Anything within the range can represent its gaps in any of a number of different ways, but one way that works is to greedily allocate the "slack" - for example, if you are 1000 away from the new total length using your above example, you can pick the first three gaps to be 500 (which is 300 extra slack each, for 900 total extra) and then the fourth to be 300 (for the extra 100 slack, totaling 1000) and every additional gap should be minimum (200).
Say I have the following for a bunch of items.
item position
item size
item length
A smaller position is better, but a larger length and size are better.
I want to find the item that has the smallest position, largest length and size.
Can I simply calculate a value such as (total - position) * size * length for each item, and then find the item with the largest value? Would it be better to work off percentages?

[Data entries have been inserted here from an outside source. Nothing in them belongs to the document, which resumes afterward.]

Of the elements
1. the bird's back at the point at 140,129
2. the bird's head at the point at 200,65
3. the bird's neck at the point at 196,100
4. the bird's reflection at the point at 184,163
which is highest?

Either add a fourth item, which is your calculated value of 'goodness', and sort by that OR if your language of choice allows, override the comparason operators for sorting to use your formula and then sort. Note that the latter approach means that the function to determine betterness will be applied multiple times per item in the list, but it has the advantage of ease of making a procedural comparason possible (eg first look at the position, then if that is equal, look at size then length) - athough this could also be expressed as a formula resulting in a single number to sort by.
As for your proposed formula, note that each item has the same numerical weight even though they are measured on completely unrelated scales. Furthermore, all items with either position=total, size=0 or length=0 evaluate to zero.
If what you want is that position is the most important thing, but given equal positions, size is the next most important thing, but given equal positions and sizes, then go by length, this can be formulated into a single number as follows:
(P-position)*(S*L) + size*L + length
where L is a magic number that is greater than the maximum possible length value, S is a number greater than the maximum possible size value, and P is a number greater than the maximum possible position value.
If, on the other hand, what you want is some scale where the items are of whatever relative importances, one possible formula looks like this:
((P-position)/P)*pScale * (size/S)*sScale * (length/L)*lScale
In this version, P, S and L have much the same definitions as before - but it is very inmportant that the values of P, S and L are meaningful in a compatible way, e.g all very close to expected maximum values. pScale, sScale and lScale are there so you can essentially specify the relative importance of each item. They could all be 1 if all atems are equally important, in which case you could leave them out entirely.
As previously answered, though, there are also a potentially infinite number of other ways you could choose to code this. As a random example, for large sizes, length could become less important; those possibilities would require much additional thought as to what is actually meant by such a vague statement.